Regardless of whether we changed 100 files or 100,000, HYCU never took more than 10 seconds to catalog the share and start moving data once the snapshot was ready.
We Backup to Restore
More specifically, we backup file shares to be able to restore the files our users, and their applications, have overwritten, renamed, and otherwise deleted. Restoring files with HYCU is simple.
First, choose the share to display the various restore points available.
Select a restore point and click the ‘Browse and restore’ button to open a tree view of the share at the time of the selected backup.
Select the file(s) you need, then choose if you want the restored files redirected or renamed. Voila! That important contract your CEO “misplaced” is right where it should be.
The ‘Export share’ button, which we didn’t test, will restore the whole share to another file server/NAS.
Conclusions
HYCU clearly demonstrates the advantages of a modern, policy-centric backup application that’s tightly integrated with the platform it protects.

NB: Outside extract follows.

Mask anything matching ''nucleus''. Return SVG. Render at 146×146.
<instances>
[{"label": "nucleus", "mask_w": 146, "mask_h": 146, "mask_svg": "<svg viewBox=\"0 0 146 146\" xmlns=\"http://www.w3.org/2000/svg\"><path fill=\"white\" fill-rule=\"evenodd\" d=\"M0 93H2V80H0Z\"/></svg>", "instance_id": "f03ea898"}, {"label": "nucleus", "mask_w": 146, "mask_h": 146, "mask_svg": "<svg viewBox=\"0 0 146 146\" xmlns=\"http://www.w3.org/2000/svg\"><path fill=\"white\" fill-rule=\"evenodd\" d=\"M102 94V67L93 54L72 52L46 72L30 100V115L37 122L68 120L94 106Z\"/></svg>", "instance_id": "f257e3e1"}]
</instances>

Administrators can think in the RPO/RTO terms relevant to business needs to define policies, and view if the system complies with those policies.
The tight Nutanix integration lets HYCU manage Nutanix snapshots as restore points, automatically assign newly created VMs to a default policy, and leverage Nutanix’ Changed File Tracking API to backup Nutanix Files shares with minimum impact.
Our testing of HYCU to protect Nutanix Files showed that it could identify the changed files for an incremental backup in ten seconds, even when we changed only 100 files in a file system of over 3.8 million files. A challenge that would have taken a conventional backup solution hours while placing a significant load on the file system scanning metadata.
Organizations investing in Nutanix infrastructure should take a good look at HYCU. Platform-specific solutions like HYCU have historically supported backup-enabling APIs like CFT six to eighteen months faster than enterprise backup providers.